- **Parts of the exercise**
• A. In the psychometric assessment article, copy the passage starting with "Psychometric Assessments have" and going on through "fit for role.".
• B. Rewrite the paragraph of the psychometric assessment article that opens "Within STS Consulting" as a short bulleted list that keeps its main facts.

Psychometric Assessments have been used in the corporate world for decades. In fact, most of you reading this post will have done some form of work based personality profile or test in their career.
Whilst Psychometric Assessments provide a standard and scientific method to measure an individual’s mental capability and behavioural style it is important to recognise they only provide one piece of the overall puzzle that makes up an individual. These assessments can add value in certain circumstances when carefully used to help organisations gain information that can supplement broader information from interviews, past performance and referees that all goes to in to the mix when considering fit for role.
With this in mind let’s explore how psychometric assessments, when used appropriately, can support individual and team development.
Currently there are a number of psychometric tools that in our experience can add real value to team development programs. These tools can enhance a team’s conscious understanding of the group’s strengths, limitations and dynamics and can assist individuals to enhance their self-awareness, behavioural control and understanding of interpersonal techniques that support relationship building with team mates.
However, psychometric assessments are not just limited to individual or team applications. Organisations who wish to understand the general culture of their organisation often conduct psychometric assessments with large numbers of staff. These tend to focus on organisational culture (beliefs and behaviours) and perceptions of employees on factors that relate to engagement (such as communications, opportunity to have input, work environment etc). This process provides an overall understanding of the styles and traits across the organisation and of course, within specific teams. These surveys can be very powerful if used to establish an on-going dialogue between leaders and employees. The act of asking for feedback about what matters, asking for feedback on how employees perceive their organisation when it comes to the things that matter to them and then leaders taking actions overtime to improve the organisation can be build engagement and buy-in to important initiatives and changes
What is the value of Psychometric Assessments?
It is readily accepted that understanding yourself better is the first step to becoming a high performer. This applies to your own individual effectiveness as well as your effectiveness as a leader of teams.
Within STS Consulting we have a number of practitioners trained in a variety of psychometric assessments, including, DISC, LSI, TMS, Myers-Briggs, Occupational Personality Profiling and many more. Our exposure as both facilitators and recipients of a broad range of assessments to support individual and team development has taught us the importance of selecting the right tool for the right outcome and of using these tools in conjunction with other data sources. Each psychometric has its unique advantages and disadvantages and selection of the appropriate tool must be made with careful consideration.

- **Collected data**

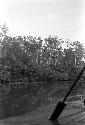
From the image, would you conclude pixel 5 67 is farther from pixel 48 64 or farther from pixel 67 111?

- **Solutions to the exercise**
• A.
Psychometric Assessments have been used in the corporate world for decades. In fact, most of you reading this post will have done some form of work based personality profile or test in their career.
Whilst Psychometric Assessments provide a standard and scientific method to measure an individual’s mental capability and behavioural style it is important to recognise they only provide one piece of the overall puzzle that makes up an individual. These assessments can add value in certain circumstances when carefully used to help organisations gain information that can supplement broader information from interviews, past performance and referees that all goes to in to the mix when considering fit for role.

• B.
- STS Consulting has practitioners trained in many psychometric assessments, including DISC, LSI, TMS, Myers-Briggs and Occupational Personality Profiling.
- As both facilitators and recipients of many assessments for individual and team development, they have learned to choose the right tool for the right outcome.
- They have also learned to use these tools together with other data sources.
- Each psychometric has its own advantages and disadvantages, so the appropriate tool must be selected with careful consideration.